Yet if President Barack Obama’s ‘‘jobs program’’ is approved by Congress, West Virginia will receive $162 million to pay teachers, police officers and firefighters. Other states, including some like ours where prudent fiscal management prevented layoffs of public employees, will get money, too. Some will receive billions of dollars.

All told, West Virginia will receive $594 million if Obama’s proposal is adopted. Some is earmarked for highway work and school improvements.

But the bottom line — as was the case with Obama’s previous ‘‘stimulus’’ program — is that West Virginia doesn’t need money to avoid laying off public-sector workers.

If we get the money and use it as the White House is likely to insist, hundreds of new educators, law enforcement officers and firefighters may be hired. Then, in a year or two when the federal funding runs out, local and state entities will have the choice of laying them off or raising our taxes to keep them on the payroll.

As we recommended during the ‘‘stimulus’’ program, West Virginia shouldn’t take money with expensive strings attached.

PARTS OF THE EXERCISE
1. In the editorial on the federal jobs program, which public-sector jobs does the first sentence say West Virginia's $162 million would pay for?
2. Carry the editorial on the federal jobs program forward from its last sentence.
None of the items relate to the editorial on the federal jobs program.

EXTRACTED MATERIAL
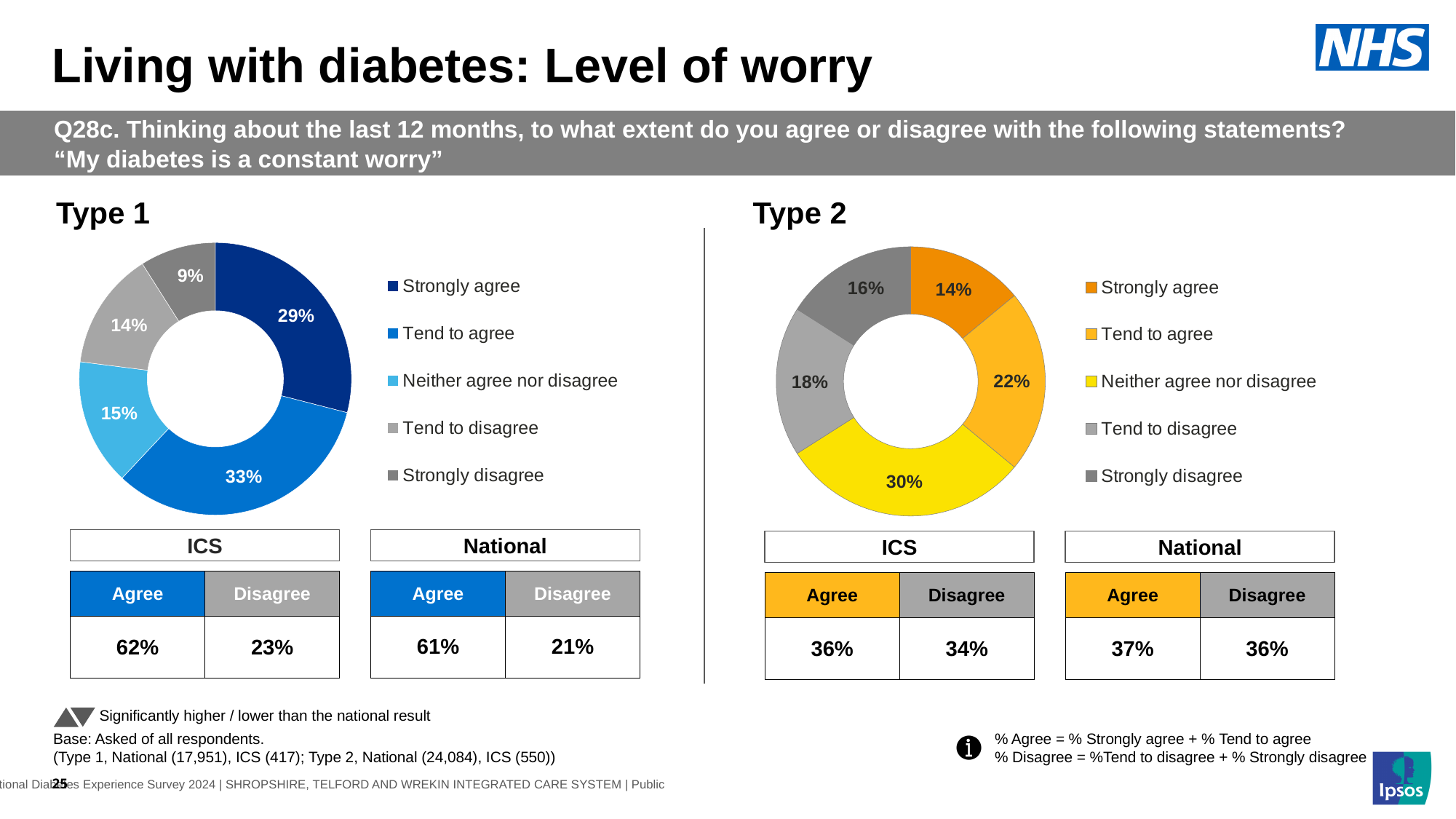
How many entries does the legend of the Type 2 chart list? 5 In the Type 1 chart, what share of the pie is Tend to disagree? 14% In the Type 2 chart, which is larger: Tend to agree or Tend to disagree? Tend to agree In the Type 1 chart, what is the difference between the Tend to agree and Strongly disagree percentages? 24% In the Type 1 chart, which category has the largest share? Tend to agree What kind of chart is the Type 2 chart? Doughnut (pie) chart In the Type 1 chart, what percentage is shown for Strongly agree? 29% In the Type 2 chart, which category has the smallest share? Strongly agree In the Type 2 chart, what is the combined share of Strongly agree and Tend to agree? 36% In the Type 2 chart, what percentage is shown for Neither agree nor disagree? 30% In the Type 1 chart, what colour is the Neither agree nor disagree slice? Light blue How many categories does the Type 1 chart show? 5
...
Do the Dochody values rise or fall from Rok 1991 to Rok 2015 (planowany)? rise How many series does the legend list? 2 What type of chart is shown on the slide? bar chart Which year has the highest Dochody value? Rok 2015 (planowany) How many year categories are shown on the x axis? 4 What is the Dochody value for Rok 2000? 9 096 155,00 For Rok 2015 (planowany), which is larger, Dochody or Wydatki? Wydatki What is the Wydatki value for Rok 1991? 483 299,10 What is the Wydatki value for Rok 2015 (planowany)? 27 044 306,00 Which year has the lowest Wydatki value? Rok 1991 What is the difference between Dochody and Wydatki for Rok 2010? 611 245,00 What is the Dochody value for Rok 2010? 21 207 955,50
--
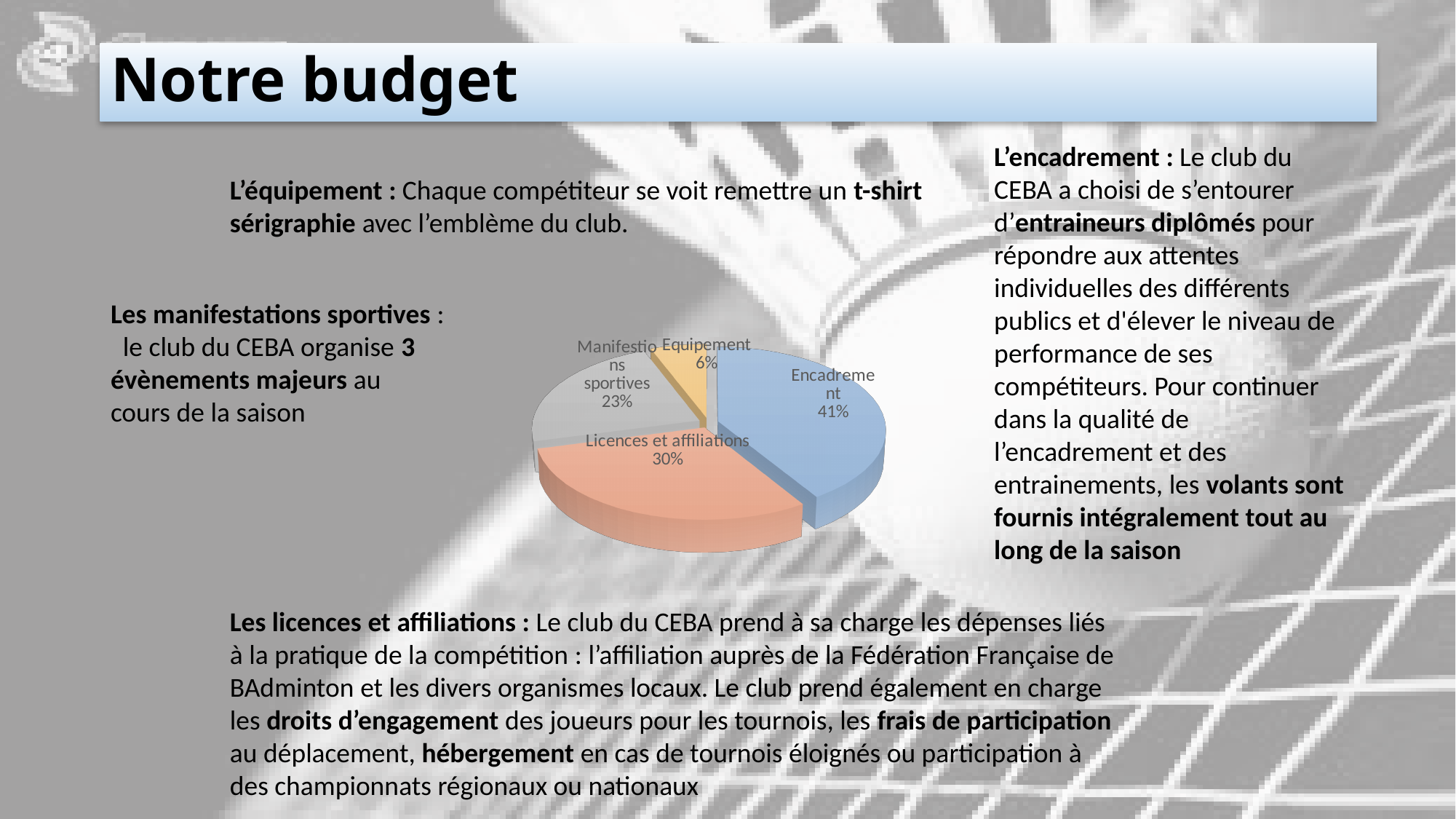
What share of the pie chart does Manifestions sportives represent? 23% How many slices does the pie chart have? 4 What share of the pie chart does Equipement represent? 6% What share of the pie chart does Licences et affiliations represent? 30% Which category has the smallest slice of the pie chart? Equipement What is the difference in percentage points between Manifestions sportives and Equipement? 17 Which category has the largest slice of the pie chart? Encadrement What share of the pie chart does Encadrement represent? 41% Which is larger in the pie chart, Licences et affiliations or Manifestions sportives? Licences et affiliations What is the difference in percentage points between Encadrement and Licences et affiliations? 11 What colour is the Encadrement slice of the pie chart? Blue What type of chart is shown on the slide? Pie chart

ANSWERS PER TASK
1. Teachers, police officers and firefighters.

2.
The White House plan, spending billions of dollars states don’t need to create jobs that will disappear in, at most, a couple of years, is absurd. The earmark for public sector jobs in West Virginia demonstrates the Obama administration simply doesn’t know what it is doing.

If the president is determined to spend money on bigger government, a better idea would have been block grants the states could use as they see fit. But neither that nor job creation ever was Obama’s plan.

The $457 billion ‘‘jobs plan’’ is nothing more than a political scheme to grow federal government and please Obama’s supporters. Congress should reject it.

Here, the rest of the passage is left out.